EXERCISE REQUIREMENTS
Exactly as written, print the lines from the top of the listing through the line containing "All white bride and bridesmaid bouquets"; include no pictures.

DATASET EXTRACT

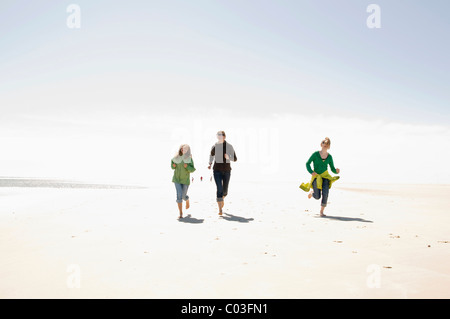 Woman and two children running on the beach of Amrum island, Schleswig-Holstein, Germany, Europe - Stock Photo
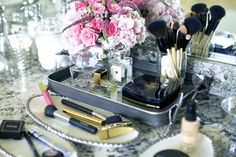 Pink Peonies i love the makeup grouped and in trays with flowers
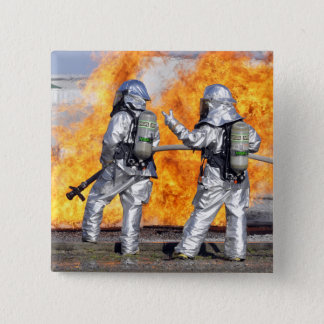 Firefighters battle a simulated fire pinback button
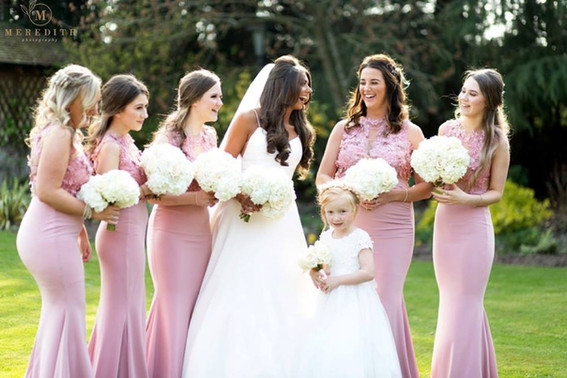 All white bride and bridesmaid bouquets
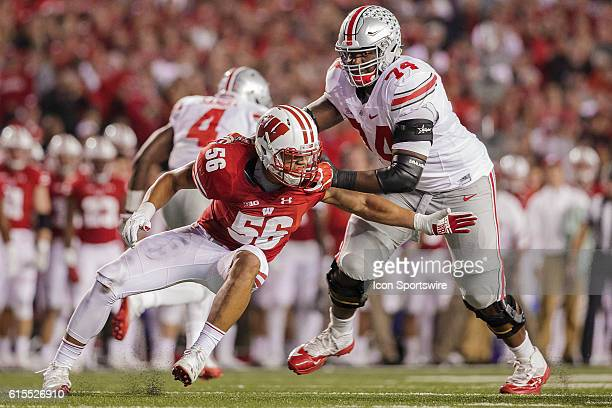 Wisconsin Badgers outside linebacker Zack Baun tries to rush past The Ohio State Buckeyes offensive lineman Jamarco Jones as the 2nd ranked Ohio...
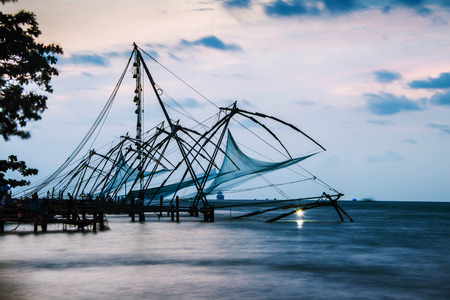 Kerala, India. Time-lapse of Chinese fishnets in Cochin, Kerala, India at sunset. Colorful cloudy sky
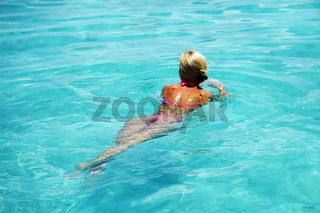 Beautiful woman swimming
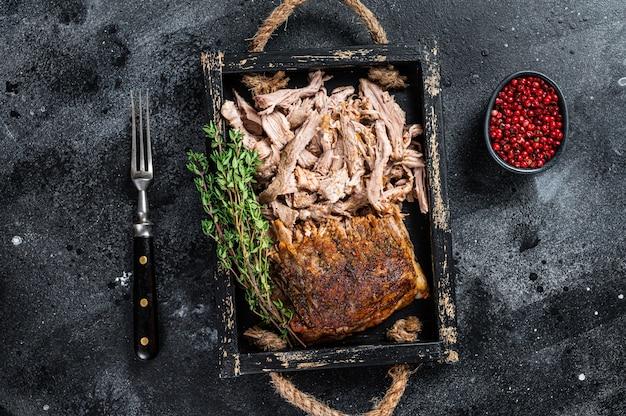 Grigliata di carne di maiale arrosto arrosto in un vassoio di legno. nero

ANSWER BELOW
 Woman and two children running on the beach of Amrum island, Schleswig-Holstein, Germany, Europe - Stock Photo
 Pink Peonies i love the makeup grouped and in trays with flowers
 Firefighters battle a simulated fire pinback button
 All white bride and bridesmaid bouquets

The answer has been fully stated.